### Instructions for the task
Pull out every line of the material below that contains the string "green". Letter case matters.

### Working data
**********
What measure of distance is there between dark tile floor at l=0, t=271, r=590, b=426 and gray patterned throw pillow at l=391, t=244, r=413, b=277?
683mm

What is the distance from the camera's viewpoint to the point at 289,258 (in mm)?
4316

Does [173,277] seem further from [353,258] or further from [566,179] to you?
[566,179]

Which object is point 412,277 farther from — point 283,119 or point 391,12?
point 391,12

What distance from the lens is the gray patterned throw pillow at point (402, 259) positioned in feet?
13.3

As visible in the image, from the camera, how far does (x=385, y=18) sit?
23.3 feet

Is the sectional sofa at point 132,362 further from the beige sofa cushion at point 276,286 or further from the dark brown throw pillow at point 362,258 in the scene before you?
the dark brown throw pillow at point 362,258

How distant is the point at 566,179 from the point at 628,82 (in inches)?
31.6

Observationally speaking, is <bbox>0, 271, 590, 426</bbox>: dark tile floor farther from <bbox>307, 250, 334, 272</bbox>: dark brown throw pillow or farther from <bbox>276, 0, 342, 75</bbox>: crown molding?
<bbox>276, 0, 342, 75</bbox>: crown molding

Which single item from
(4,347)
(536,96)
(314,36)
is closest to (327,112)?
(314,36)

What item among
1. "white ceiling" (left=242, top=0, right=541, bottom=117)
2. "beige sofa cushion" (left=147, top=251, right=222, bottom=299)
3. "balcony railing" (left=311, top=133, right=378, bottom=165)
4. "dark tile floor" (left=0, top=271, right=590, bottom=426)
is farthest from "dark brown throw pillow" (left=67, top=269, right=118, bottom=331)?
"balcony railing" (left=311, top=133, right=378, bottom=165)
**********
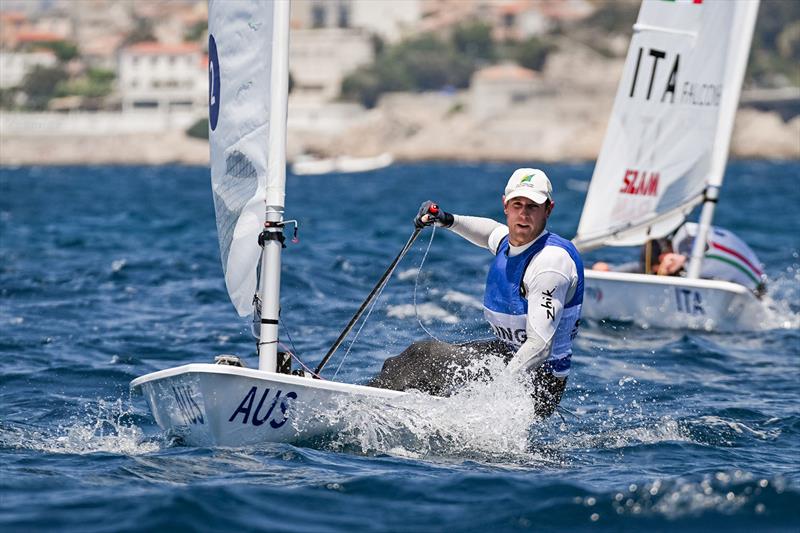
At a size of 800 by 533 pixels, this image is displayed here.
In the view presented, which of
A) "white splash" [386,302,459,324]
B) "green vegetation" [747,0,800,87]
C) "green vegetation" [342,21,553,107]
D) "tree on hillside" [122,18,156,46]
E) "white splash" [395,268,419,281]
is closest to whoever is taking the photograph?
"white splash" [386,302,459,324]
**********
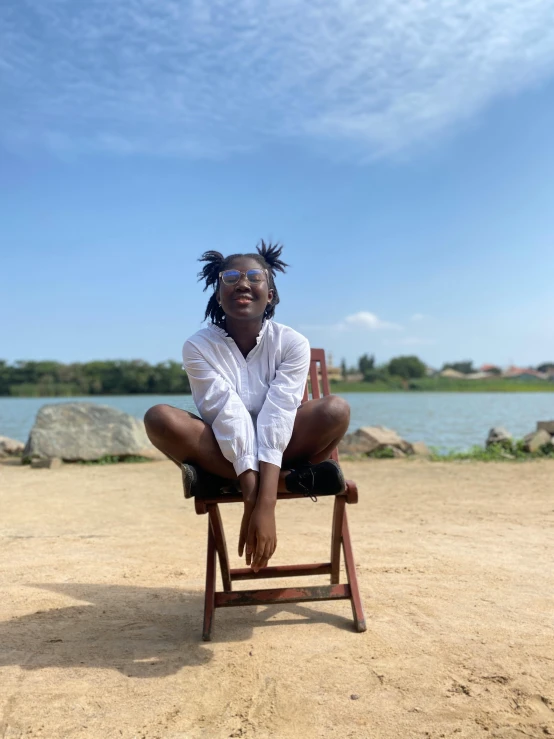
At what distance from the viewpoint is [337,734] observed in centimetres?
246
**********
### Response below
B) "green vegetation" [747,0,800,87]
C) "green vegetation" [342,21,553,107]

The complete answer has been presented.